Please count the lines in the entries below that contain the word "drawer", and reply with the number alone.

(Spatial reasoning records)
= = = =

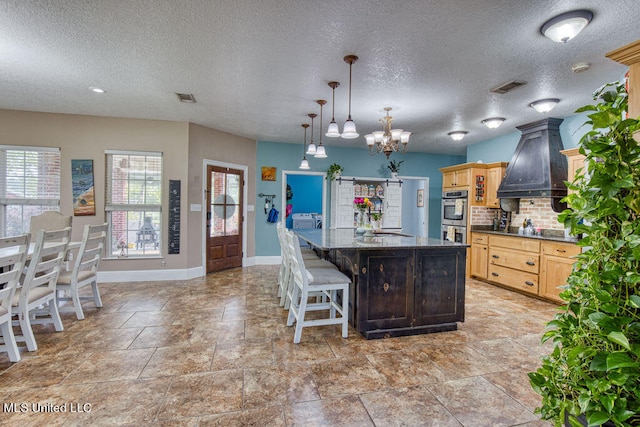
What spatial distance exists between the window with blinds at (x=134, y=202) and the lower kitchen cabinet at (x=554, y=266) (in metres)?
5.84

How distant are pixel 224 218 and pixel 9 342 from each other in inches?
146

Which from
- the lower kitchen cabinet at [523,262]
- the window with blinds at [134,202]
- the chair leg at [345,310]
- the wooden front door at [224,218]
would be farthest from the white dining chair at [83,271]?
the lower kitchen cabinet at [523,262]

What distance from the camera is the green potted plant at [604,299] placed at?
81cm

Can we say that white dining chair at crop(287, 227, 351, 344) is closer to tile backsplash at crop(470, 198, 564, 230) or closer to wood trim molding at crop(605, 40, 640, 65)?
wood trim molding at crop(605, 40, 640, 65)

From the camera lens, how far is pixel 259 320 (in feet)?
10.7

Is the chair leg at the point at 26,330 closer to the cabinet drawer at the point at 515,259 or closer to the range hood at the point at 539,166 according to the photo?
the cabinet drawer at the point at 515,259

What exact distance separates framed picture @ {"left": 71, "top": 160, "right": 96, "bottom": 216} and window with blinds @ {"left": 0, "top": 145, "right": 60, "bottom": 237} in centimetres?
25

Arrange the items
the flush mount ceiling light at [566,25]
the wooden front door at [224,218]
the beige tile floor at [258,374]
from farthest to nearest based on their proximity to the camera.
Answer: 1. the wooden front door at [224,218]
2. the flush mount ceiling light at [566,25]
3. the beige tile floor at [258,374]

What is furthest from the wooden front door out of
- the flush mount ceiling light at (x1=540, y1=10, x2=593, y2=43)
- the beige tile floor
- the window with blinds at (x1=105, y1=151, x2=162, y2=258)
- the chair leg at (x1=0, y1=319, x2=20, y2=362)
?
the flush mount ceiling light at (x1=540, y1=10, x2=593, y2=43)

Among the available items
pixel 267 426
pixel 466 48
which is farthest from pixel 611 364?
pixel 466 48

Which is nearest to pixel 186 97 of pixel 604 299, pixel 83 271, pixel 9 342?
pixel 83 271

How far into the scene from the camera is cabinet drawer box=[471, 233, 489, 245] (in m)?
5.15

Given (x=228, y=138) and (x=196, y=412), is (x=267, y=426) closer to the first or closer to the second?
(x=196, y=412)

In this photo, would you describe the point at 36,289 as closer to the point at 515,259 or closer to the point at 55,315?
the point at 55,315
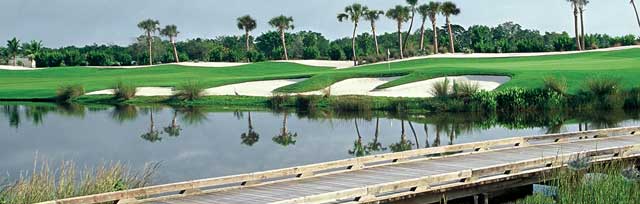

= = = =

CORRECT ANSWER: 3